Rewrite the data from the line holding "Viewing this photo, based" through the line holding "(x=362, y=160) →", both included, swapping "farther" for "further" and leaving everything else as it is.

- **RECORDS FOR PROCESSING**

(begin)

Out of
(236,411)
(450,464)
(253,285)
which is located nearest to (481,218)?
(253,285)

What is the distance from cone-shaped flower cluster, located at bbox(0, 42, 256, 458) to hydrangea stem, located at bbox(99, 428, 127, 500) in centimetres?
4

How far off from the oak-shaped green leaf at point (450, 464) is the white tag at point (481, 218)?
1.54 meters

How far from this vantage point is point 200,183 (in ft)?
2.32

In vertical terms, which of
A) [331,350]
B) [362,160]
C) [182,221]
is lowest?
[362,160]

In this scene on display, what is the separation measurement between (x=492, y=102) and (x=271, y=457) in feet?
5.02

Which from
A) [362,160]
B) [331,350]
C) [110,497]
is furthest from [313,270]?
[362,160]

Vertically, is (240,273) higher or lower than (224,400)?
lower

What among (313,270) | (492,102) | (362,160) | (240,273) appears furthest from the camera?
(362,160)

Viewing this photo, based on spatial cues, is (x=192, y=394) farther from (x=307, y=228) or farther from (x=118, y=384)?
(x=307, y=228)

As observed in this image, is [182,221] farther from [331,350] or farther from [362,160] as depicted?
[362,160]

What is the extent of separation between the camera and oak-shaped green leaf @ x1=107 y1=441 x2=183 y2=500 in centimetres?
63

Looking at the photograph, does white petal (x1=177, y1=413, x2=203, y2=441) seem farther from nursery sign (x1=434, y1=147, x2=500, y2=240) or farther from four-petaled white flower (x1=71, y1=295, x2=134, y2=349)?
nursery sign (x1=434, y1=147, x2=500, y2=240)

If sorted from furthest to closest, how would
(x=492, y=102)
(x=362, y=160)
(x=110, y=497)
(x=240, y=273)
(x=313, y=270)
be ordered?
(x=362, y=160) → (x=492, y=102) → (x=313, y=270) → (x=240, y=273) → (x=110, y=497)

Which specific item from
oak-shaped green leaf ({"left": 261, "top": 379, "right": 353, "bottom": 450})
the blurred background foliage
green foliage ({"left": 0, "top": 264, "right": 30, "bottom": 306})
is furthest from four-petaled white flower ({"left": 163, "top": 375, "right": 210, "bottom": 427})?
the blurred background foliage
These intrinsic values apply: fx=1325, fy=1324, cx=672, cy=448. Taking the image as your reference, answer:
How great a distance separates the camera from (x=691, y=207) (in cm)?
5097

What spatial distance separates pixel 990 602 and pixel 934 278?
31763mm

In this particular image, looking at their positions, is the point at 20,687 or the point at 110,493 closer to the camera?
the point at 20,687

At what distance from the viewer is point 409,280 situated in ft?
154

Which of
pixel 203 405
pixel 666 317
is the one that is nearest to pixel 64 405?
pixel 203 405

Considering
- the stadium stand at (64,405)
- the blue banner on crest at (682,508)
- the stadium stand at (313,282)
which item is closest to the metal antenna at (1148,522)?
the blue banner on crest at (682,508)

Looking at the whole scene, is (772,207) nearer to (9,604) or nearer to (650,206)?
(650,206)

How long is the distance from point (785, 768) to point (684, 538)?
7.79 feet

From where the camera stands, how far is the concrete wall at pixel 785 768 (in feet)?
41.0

(end)

- **CORRECT RESPONSE**
Viewing this photo, based on spatial cues, is (x=192, y=394) further from (x=307, y=228) or further from (x=118, y=384)?
(x=307, y=228)

As observed in this image, is [182,221] further from [331,350] or further from [362,160] as depicted?
[362,160]

What is the extent of separation between the camera and oak-shaped green leaf @ x1=107 y1=441 x2=183 y2=500 in centimetres?
63

Looking at the photograph, does white petal (x1=177, y1=413, x2=203, y2=441) seem further from nursery sign (x1=434, y1=147, x2=500, y2=240) or further from four-petaled white flower (x1=71, y1=295, x2=134, y2=349)?
nursery sign (x1=434, y1=147, x2=500, y2=240)

If sorted from furthest to closest, how would
(x=492, y=102)
(x=362, y=160)
(x=110, y=497)
(x=240, y=273)
(x=313, y=270)
be ordered?
(x=362, y=160) → (x=492, y=102) → (x=313, y=270) → (x=240, y=273) → (x=110, y=497)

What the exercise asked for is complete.